Currently, the Louisiana Department of Environmental Quality monitors air quality at fewer than two dozen sites statewide and tracks only six pollutants. Kimberly Terrell, a scientist with the Environmental Integrity Project who has extensively studied the health impacts of industrial pollution in Cancer Alley, told lawmakers that Louisiana’s existing equipment is not designed to detect many of the most toxic chemicals in emissions, such as ethylene oxide and vinyl chloride.

The Senate Committee on Environmental Quality has taken no action on Duplessis’ bill, ensuring its failure with days left in the legislative sesion.. The bill would have covered 117 facilities deemed “highest risk” based on the pollutants they emit, benefitting many communities in Cancer Alley. 

Tish Taylor, who leads Concerned Citizens of St. John, a grassroots organization fighting for environmental and health protections in Cancer Alley, said SB 356 was critical. She expressed that its failure to gain support was expected, but still a disappointment.  

“States like California are doing it,” she said. “So can we.”

To be sure, some concerns about SB 356 are worth noting. One committee member raised the possibility of false readings, worrying that industrial plants could be blamed for pollution they did not cause.
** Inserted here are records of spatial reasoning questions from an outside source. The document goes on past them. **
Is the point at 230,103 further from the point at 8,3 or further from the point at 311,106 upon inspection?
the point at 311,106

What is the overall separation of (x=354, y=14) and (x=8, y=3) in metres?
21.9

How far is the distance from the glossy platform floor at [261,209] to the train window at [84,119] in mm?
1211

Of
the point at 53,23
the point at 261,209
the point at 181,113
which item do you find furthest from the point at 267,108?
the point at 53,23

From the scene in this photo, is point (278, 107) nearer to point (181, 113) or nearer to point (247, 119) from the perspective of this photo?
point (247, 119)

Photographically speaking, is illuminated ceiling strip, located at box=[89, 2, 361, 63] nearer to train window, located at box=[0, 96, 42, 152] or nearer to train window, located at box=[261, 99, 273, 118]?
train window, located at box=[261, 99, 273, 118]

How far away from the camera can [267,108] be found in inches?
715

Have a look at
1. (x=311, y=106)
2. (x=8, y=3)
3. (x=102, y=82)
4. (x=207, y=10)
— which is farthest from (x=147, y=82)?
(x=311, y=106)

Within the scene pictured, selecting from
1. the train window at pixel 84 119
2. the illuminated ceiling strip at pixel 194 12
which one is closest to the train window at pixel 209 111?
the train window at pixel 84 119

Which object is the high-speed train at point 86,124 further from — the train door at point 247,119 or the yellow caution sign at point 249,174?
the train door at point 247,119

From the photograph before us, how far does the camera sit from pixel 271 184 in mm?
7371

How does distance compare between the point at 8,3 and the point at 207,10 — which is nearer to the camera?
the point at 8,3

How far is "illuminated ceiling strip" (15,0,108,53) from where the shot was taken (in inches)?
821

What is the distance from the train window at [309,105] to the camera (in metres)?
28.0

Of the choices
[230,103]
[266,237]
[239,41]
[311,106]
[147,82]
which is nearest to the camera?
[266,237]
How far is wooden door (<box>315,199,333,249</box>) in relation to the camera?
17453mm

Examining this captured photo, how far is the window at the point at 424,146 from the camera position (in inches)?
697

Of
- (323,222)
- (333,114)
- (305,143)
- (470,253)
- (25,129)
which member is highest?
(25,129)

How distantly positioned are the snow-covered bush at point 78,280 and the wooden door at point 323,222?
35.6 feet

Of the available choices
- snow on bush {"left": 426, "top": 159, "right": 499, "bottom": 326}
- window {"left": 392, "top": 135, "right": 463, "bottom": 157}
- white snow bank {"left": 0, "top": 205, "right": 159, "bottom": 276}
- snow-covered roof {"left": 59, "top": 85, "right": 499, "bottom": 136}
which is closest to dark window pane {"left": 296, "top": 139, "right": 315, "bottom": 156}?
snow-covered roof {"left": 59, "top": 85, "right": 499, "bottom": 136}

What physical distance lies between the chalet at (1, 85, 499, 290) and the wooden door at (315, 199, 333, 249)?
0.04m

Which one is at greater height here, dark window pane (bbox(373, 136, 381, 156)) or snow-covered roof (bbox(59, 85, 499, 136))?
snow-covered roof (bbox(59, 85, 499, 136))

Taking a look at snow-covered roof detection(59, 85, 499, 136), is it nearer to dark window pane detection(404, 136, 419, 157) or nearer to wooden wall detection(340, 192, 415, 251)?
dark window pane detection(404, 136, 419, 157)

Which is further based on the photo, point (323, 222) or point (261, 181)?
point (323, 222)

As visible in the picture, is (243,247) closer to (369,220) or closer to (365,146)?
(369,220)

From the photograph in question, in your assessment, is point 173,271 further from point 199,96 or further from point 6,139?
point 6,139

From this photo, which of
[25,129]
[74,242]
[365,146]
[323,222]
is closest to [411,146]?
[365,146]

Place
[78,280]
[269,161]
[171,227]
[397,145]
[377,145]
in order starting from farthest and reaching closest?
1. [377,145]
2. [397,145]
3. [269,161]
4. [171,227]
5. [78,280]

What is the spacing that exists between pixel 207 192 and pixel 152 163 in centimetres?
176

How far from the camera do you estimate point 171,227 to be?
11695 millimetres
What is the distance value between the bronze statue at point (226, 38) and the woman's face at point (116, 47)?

A lobbyist for the Louisiana Chemical Industrial Alliance argued that companies already exceed legal monitoring requirements, and hourly data would trigger unnecessary panic.

But these concerns also deserve scrutiny. False readings are a legitimate concern, yet California’s fence-line monitoring program, now nearly a decade old, has shown that real-time community air monitoring is reliable and feasible. And if we are weighing risks, missing a genuine toxic release because monitoring is too limited is far more dangerous than a false alarm. 

As for the industry’s claim that current monitoring is sufficient, Cancer Alley residents, who continue to face some of the highest cancer rates in the country, have not felt the benefit of these efforts. If frequent monitoring risks causing panic, the answer is better public communication, not less transparency. Louisiana is far from the only state grappling with industrial air pollution, but its lawmakers are increasingly alone in their reluctance to do something about it. SB 356 was far from a radical proposal. It was a reasonable step toward transparency, modeled on a program that has already been successfully implemented elsewhere. 

The people of St. John the Baptist Parish, and many other communities in Cancer Alley, cannot afford for Louisiana’s leaders to keep looking away. At some point, our elected officials must decide that the health of communities, families and children matter more than the interests of the oil and petrochemical industry that surrounds them.